Der Verschorfte

1964917_691813294209152_2089021655_n Bereite mich schon jetzt seelisch und moralisch auf die nächste Renzi-Lobeslawine vor, die über den wehrlosen deutschen Zeitungsleser hinwegrollen wird. Etwas in der Art von „Renzis einsamer Kampf gegen die Korruption“/“Super-Renzis erbarmungslose Jagd auf Steuersünder“. Und dann wird darüber berichtet, dass unser Held (vulgo: der einstige selbsternannte Verschrotter – die Autokorrektur wollte mir der Verschorfte unterjubeln, auch schön) – mal wieder zugeschlagen hat, dieses Mal mit dem Vorschlag (denn um nichts anders handelt es sich), dass Freiberufler mit Kundenverkehr (Anwälte und Handwerker) in Italien zukünftig ihre Honorare über 30 Euro nur noch per Kreditkartenbezahlung entgegennehmen sollten.

Ja, richtig gelesen.
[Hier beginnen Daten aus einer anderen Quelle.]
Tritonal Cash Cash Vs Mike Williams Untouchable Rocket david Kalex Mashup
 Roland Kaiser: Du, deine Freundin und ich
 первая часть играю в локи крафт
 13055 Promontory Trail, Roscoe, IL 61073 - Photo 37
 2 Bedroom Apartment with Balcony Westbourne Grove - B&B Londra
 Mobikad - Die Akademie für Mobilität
Es handelt sich um eine Empfehlung. Oder um, wie die Zeitung „Il Fatto Quotdiano“ es inzwischen nennt: eine Renzi-typische Super-Cazzola. Eine weitere Renzi-Luftblase. Ein weiteres Renzi-Versprechen.

Wenn Renzi etwas verspricht, kann es zu allem möglichen kommen, zu Ufo-Landungen, Wunderheilungen – nur nicht zu dem, was er versprochen hat. Verspricht er eine Justizreform, dann handelt es sich um nichts anderes, als um die Fortsetzung von B.’s jahrzehntelangen Kampf gegen die Richterschaft mit anderen Mitteln: Das erste, was zwangsläufig geändert werden muss, sind so wesentliche Dinge wie die Haftdauer (muss gekürzt werden), die Abhörpraxis (muss eingeschränkt werden), die Immunität der Parlamentarier und Senatoren (muss garantiert bleiben). Verkündet Renzi, in Brüssel ganz, ganz hart verhandelt und den Fiskalpakt aufgeweicht zu haben, um endlich die Konjunktur in Italien mit öffentlichen Aufträgen anzukurbeln (Schöne Beispiele für die Konjunkturankurbelung dank öffentlicher Aufträge: der Schmiergeldskandal um die venezianische Hochwasserschleuse MOSE oder die von der ‘Ndrangheta unterwanderte Expo), bedeutet das: Renzi hat Angela Merkel freundlich angelächelt und ansonsten das garantiert, was bereits Monti und Letta garantiert haben, nämlich weiter zu sparen.

Gespart wird in Italien am Gesundheitssystem, an der Kultur, am Denkmalschutz, am Bildungssystem und nicht an den Gehältern öffentlicher Bediensteter – in Sizilien liegt das Jahresgehalt eines leitenden  Beamten der Regionalverwaltung zwischen 370 000 und 550 000 Euro jährlich – auch nicht an den Gehältern der Politiker. Und so erklärt sich auch die Zustimmung für Renzi bei den letzten Wahlen – die, wenn man die geringe Wahlbeteiligung berücksichtigt, gar nicht so hoch ist: für Renzi haben diejenigen gestimmt, deren Wohlstand von öffentlichen Geldern gesponsort wird: 20 Millionen Italiener, fast die Hälfte der Wähler ist bei den Europawahlen zu Hause geblieben, womit Renzi de facto lediglich von einem Viertel der Italiener gewählt wurde.

Und das entspricht ungefähr dem Heer von Beamten, Politikern und politischen Parteien nahestehenden Unternehmern, die das Milliardenloch an Steuergeldern verursacht haben und weiter davon profitieren. Aber das eigentliche Wunder (wir befinden uns im Land der Marienerscheinungen) besteht darin, dass Renzis heiße Luft nicht nur von den italienischen Medien, sondern auch von den deutschsprachigen weitergeblasen wird. Niemand verpasst die Gelegenheit, das Wort „jung“ im Zusammenhang mit Renzi hervorzuheben. Aber das Lebensalter allein ist noch keine Qualität. Man kann auch beides sein: Jung+angepasst, jung+opportunistisch, jung+blöd. Bei den italienischen Medien kann ich die Renzi-Lobhudelei  noch nachvollziehen, schließlich sind diejenigen, denen die Zeitungen gehören (Parteien und Parteien nahestehende Industrielle) daran interessiert, dass sich in Italien nichts ändert. Und Renzi ist der Garant dafür.

Aber was, verdammt noch mal, haben die deutschen Medien davon, diesen Mist gebetsmühlenartig zu wiederholen?

 

P.S.: Heute haben im Parlament alle Parteien außer der Fünf-Sterne-Bewegung und SEL für die Immunität der Senatoren gestimmt.